"- Nie możemy powiedzieć "nie jedź", ale możemy powiedzieć, że Izraelczycy powinni rozważyć, dokąd się udają - powiedział urzędnik Rady Bezpieczeństwa Narodowego Izraela cytowany przez The Jerusalem Post. Według nowej listy opublikowanej przez Radę Bezpieczeństwa Narodowego, poziom zagrożenia dla Izraelczyków w wyniku wojny w Strefie Gazy został podniesiony w 80 krajach. Wśród krajów niebezpiecznych znalazły się m.in. Niemcy, Francja, Szwecja i Holandia. Polskę - w przeciwieństwie do większości krajów zachodnich - uznano za kraj bezpieczny", czytamy dziś na portalu Niezalezna.pl.
Rosnący antysemityzm
- Od początku wojny zidentyfikowaliśmy wzmożone wysiłki Iranu i jego pełnomocników, w tym Hamasu i frakcji Globalnego Dżihadu, mające na celu zaszkodzenie izraelskim i żydowskim celom na całym świecie, stwierdziła w oświadczeniu Rada Bezpieczeństwa Narodowego Izraela.
"Jednocześnie obserwujemy stały i znaczący wzrost podżegania, prób ataków i przejawów antysemityzmu w wielu krajach", podano.

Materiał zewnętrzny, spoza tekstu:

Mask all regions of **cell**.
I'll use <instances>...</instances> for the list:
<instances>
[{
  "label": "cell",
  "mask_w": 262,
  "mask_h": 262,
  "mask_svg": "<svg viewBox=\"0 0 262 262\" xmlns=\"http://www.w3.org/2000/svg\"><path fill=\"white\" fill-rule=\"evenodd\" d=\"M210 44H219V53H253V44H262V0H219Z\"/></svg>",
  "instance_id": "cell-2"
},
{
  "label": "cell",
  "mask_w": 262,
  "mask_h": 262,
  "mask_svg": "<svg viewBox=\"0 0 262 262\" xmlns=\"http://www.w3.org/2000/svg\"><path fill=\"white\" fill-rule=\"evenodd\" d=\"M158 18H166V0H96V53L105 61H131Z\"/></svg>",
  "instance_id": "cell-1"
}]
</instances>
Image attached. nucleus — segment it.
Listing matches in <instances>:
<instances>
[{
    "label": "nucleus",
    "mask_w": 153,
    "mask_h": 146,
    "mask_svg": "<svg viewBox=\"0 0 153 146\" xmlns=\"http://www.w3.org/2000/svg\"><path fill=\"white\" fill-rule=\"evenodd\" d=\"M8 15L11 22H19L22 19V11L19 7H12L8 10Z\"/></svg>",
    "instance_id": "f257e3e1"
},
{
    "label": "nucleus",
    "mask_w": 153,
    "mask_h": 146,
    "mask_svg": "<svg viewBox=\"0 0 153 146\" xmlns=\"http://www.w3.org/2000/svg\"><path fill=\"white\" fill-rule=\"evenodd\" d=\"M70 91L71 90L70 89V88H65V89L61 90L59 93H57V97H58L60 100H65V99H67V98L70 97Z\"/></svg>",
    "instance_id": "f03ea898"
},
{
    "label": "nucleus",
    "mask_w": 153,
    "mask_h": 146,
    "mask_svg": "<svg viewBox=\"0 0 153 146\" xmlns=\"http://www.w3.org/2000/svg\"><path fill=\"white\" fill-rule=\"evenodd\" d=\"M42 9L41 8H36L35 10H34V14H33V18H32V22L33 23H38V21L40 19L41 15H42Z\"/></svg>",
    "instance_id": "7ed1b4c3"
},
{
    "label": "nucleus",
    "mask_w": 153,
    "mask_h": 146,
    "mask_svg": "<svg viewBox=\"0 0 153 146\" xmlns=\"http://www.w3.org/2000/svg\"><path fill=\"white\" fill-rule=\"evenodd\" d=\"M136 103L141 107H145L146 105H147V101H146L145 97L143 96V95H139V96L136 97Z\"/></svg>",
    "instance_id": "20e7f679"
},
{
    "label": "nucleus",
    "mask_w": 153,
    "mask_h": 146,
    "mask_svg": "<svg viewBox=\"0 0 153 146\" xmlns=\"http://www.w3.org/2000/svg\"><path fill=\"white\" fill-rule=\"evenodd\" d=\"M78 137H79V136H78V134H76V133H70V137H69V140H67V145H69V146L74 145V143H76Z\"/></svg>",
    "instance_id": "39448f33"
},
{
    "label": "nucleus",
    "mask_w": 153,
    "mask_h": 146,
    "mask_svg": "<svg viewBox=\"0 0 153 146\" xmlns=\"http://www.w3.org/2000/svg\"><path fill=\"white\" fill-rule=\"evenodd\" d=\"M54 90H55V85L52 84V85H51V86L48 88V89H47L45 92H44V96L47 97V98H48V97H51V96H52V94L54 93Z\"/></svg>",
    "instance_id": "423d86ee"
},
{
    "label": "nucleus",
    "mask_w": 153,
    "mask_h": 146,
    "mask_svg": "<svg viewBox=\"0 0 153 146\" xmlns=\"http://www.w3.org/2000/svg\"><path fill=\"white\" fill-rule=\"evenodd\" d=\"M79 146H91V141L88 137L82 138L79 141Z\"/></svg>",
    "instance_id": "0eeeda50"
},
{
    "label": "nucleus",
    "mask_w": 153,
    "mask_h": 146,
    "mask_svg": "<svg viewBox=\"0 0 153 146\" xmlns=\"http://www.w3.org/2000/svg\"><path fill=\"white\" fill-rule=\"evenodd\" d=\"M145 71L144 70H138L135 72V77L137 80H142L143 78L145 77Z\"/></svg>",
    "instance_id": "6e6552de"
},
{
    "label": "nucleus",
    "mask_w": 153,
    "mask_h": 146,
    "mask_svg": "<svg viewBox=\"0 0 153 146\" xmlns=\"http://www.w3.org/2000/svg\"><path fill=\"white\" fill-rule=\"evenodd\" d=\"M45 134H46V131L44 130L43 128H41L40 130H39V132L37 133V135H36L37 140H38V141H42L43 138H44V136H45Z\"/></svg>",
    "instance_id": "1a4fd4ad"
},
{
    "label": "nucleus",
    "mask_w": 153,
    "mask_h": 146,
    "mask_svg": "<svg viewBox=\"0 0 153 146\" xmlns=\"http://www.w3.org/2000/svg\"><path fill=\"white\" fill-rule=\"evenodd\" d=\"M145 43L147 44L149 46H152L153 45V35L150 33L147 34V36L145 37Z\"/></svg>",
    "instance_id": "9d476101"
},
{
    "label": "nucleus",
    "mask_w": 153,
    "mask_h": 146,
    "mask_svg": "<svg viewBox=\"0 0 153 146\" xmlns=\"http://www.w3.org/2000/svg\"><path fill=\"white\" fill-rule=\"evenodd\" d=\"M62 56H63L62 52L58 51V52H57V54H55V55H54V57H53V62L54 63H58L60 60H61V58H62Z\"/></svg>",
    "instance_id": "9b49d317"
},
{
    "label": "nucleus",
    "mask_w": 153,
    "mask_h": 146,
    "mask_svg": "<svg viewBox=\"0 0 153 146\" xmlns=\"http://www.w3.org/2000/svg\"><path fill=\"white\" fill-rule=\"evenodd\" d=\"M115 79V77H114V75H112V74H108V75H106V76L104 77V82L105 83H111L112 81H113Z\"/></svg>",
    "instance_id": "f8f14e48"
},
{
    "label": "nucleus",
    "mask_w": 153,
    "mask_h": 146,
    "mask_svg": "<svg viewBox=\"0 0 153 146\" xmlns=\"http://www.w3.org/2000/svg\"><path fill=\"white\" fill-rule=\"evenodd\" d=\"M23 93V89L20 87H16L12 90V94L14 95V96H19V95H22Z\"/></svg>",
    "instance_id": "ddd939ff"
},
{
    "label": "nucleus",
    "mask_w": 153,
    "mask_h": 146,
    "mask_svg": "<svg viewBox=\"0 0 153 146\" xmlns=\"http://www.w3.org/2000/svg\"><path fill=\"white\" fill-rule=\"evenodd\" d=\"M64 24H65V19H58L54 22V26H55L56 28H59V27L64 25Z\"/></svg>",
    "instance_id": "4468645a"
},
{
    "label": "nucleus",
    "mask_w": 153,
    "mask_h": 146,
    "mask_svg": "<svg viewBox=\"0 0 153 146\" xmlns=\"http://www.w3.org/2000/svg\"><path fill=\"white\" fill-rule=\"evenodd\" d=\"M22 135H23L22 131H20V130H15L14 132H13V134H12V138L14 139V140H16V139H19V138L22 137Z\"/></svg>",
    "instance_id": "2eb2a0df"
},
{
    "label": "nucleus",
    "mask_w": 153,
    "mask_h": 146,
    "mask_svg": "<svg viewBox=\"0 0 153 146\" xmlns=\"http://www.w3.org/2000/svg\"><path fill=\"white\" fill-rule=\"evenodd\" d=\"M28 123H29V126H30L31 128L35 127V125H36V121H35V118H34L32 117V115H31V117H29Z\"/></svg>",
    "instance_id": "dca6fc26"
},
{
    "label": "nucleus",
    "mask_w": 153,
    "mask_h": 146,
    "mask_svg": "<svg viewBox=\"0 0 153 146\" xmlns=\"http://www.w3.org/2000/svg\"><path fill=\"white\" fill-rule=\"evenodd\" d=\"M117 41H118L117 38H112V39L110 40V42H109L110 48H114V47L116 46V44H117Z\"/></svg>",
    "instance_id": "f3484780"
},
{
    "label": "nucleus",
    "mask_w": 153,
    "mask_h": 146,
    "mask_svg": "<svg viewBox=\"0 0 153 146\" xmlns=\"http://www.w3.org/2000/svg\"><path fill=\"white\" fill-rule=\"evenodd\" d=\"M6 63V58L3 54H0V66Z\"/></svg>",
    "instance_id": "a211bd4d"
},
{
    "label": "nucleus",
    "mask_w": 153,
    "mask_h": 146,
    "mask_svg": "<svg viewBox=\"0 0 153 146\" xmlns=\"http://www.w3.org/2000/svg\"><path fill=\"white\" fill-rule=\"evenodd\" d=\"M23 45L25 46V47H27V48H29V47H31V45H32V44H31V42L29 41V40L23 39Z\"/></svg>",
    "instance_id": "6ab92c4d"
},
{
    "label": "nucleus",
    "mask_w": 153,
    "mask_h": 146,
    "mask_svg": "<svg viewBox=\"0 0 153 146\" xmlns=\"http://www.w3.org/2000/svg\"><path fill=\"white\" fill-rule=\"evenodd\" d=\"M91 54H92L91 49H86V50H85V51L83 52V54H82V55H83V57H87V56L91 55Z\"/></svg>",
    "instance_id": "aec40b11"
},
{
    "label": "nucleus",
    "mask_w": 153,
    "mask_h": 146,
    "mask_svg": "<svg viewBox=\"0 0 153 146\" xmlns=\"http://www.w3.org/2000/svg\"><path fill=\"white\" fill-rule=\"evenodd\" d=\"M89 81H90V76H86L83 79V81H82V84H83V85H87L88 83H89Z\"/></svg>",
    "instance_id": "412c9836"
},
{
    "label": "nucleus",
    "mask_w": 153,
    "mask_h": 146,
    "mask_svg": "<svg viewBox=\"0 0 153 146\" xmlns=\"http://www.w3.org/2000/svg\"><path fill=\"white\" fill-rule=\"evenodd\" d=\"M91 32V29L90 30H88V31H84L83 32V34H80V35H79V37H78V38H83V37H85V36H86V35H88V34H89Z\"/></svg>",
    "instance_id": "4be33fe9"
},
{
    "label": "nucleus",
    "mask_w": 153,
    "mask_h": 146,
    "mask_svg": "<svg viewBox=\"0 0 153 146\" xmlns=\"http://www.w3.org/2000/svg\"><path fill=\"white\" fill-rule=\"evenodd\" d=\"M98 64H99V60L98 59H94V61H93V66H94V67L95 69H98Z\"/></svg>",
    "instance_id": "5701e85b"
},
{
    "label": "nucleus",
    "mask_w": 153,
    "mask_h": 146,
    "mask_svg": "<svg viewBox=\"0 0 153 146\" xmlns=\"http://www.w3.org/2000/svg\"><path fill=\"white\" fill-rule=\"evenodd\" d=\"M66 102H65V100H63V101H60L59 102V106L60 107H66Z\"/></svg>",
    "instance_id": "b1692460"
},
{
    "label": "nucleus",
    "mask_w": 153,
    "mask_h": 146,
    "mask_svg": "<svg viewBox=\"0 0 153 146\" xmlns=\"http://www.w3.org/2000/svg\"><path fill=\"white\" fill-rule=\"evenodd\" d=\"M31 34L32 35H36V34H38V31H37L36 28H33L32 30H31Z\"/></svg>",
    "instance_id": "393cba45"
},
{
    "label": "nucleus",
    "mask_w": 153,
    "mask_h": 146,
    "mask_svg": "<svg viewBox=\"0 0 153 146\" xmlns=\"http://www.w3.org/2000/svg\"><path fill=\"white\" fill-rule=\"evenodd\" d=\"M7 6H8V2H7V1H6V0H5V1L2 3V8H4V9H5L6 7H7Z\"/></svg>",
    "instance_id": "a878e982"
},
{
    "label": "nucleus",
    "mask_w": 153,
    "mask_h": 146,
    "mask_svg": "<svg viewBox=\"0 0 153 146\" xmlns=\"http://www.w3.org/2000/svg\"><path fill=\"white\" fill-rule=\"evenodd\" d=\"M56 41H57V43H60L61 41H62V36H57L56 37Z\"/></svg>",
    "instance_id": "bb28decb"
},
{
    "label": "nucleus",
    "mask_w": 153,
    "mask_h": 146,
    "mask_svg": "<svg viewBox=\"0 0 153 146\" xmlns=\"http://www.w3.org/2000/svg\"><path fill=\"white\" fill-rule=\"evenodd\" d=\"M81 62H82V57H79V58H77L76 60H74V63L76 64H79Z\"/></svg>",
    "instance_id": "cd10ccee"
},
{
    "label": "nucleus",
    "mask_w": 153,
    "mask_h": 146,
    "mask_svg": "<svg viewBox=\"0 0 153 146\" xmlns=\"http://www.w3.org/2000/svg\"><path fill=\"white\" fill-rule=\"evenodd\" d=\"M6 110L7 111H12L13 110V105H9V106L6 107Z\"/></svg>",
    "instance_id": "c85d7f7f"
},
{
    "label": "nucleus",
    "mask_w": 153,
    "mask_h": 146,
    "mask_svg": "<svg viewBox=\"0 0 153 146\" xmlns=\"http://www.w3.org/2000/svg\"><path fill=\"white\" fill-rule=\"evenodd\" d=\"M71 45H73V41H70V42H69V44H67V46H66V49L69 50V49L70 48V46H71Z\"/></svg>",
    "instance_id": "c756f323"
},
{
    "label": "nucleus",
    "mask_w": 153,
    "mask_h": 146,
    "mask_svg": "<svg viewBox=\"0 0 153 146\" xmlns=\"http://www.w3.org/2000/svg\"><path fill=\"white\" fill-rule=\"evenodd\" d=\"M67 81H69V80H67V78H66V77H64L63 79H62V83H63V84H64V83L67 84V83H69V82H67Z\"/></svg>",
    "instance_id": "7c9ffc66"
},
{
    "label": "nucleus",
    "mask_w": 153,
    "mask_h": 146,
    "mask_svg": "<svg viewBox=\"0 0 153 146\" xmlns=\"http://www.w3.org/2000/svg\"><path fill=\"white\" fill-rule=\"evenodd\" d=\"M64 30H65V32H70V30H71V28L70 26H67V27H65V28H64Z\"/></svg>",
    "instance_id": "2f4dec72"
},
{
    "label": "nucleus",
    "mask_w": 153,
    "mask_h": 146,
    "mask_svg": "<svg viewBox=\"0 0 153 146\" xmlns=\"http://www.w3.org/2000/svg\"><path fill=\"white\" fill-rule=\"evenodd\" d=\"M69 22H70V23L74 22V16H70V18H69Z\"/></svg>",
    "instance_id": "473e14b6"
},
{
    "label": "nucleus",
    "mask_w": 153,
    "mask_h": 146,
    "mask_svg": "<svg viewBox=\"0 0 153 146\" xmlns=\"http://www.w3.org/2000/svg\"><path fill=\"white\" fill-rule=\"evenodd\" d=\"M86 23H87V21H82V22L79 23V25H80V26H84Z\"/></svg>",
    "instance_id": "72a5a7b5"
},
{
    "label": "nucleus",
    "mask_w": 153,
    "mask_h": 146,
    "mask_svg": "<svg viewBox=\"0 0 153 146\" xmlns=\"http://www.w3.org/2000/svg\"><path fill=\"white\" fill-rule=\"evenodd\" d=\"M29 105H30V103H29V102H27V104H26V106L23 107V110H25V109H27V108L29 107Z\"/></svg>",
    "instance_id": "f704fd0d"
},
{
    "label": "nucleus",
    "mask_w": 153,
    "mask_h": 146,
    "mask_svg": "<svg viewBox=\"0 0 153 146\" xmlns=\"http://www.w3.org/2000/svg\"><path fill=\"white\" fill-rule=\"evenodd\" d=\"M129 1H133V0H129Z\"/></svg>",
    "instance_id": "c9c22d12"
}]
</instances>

Jak powiedział jeden z urzędników rady, cytowany przez The Jerusalem Post, "nie możemy powiedzieć, żeby nie jechać, ale możemy powiedzieć, że Izraelczycy powinni rozważyć, dokąd jadą".
"Istnieje bezprecedensowy poziom potencjalnej przemocy z powodu prób terroru lub rosnącego antysemityzmu, a ci, którzy podróżują, muszą wziąć to pod uwagę", stwierdził.
Izrael podnosi poziom zagrożenia
Według The Jerusalem Post ponad 80 proc. nowych ostrzeżeń o zagrożeniach odzwierciedlało początkowy wzrost zagrożenia w krajach poziomu 1, w których zaleca się "podstawowe środki ostrożności", do poziomu 2, w którym podróżni powinni podjąć "zwiększone środki ostrożności".
Na tej liście znalazły się Wielka Brytania i Australia oraz 17 krajów na kontynencie europejskim, w tym Niemcy, Francja, Szwecja i Holandia.